(Data for this exercise)

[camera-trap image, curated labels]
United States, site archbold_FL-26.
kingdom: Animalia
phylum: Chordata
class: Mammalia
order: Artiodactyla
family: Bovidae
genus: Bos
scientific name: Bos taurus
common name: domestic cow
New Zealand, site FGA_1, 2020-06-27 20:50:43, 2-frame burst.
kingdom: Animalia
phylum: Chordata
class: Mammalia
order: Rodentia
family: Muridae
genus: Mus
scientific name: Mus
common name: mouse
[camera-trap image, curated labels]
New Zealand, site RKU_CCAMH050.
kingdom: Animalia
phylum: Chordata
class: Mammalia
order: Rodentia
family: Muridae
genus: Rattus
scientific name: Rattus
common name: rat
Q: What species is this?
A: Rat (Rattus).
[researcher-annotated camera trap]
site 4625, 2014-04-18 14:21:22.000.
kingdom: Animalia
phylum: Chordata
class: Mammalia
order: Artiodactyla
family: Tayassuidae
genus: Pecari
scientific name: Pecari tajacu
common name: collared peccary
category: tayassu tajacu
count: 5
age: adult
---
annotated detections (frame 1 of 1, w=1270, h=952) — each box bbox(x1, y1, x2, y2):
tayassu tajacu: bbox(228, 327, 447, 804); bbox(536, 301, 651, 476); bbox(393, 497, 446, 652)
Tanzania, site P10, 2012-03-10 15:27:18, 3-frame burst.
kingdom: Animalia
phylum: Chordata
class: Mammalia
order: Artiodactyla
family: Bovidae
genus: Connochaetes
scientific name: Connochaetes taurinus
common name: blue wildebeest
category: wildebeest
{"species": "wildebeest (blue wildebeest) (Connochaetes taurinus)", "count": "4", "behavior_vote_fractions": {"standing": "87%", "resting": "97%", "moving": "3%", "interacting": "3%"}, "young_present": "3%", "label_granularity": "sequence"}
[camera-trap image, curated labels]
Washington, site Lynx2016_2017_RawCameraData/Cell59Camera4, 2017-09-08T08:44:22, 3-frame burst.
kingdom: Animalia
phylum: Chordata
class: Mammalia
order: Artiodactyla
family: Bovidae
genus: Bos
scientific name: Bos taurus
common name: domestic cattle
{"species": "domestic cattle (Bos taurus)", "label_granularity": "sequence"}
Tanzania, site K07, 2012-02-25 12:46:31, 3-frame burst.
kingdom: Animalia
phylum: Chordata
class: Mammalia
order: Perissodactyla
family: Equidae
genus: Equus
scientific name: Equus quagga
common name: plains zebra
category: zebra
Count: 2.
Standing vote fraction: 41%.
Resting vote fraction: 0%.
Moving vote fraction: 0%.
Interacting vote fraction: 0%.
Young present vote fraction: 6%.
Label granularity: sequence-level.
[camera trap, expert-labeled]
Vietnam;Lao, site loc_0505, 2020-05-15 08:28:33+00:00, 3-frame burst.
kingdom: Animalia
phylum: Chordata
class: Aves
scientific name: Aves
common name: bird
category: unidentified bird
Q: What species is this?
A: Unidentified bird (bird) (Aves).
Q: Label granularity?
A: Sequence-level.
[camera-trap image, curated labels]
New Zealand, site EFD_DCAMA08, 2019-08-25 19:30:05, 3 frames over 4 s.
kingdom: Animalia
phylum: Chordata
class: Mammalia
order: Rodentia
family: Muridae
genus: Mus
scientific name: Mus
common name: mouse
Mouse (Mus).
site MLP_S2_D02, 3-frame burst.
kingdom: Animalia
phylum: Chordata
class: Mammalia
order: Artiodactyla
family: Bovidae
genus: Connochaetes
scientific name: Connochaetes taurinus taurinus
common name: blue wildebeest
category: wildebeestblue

(End Data for this exercise)

■ Exercise prompt ■
Having found the line with "genus: Equus", transcribe it and each line after it to the end of the entries, with no other lines.

■ Result of this exercise ■
genus: Equus
scientific name: Equus quagga
common name: plains zebra
category: zebra
Count: 2.
Standing vote fraction: 41%.
Resting vote fraction: 0%.
Moving vote fraction: 0%.
Interacting vote fraction: 0%.
Young present vote fraction: 6%.
Label granularity: sequence-level.
[camera trap, expert-labeled]
Vietnam;Lao, site loc_0505, 2020-05-15 08:28:33+00:00, 3-frame burst.
kingdom: Animalia
phylum: Chordata
class: Aves
scientific name: Aves
common name: bird
category: unidentified bird
Q: What species is this?
A: Unidentified bird (bird) (Aves).
Q: Label granularity?
A: Sequence-level.
[camera-trap image, curated labels]
New Zealand, site EFD_DCAMA08, 2019-08-25 19:30:05, 3 frames over 4 s.
kingdom: Animalia
phylum: Chordata
class: Mammalia
order: Rodentia
family: Muridae
genus: Mus
scientific name: Mus
common name: mouse
Mouse (Mus).
site MLP_S2_D02, 3-frame burst.
kingdom: Animalia
phylum: Chordata
class: Mammalia
order: Artiodactyla
family: Bovidae
genus: Connochaetes
scientific name: Connochaetes taurinus taurinus
common name: blue wildebeest
category: wildebeestblue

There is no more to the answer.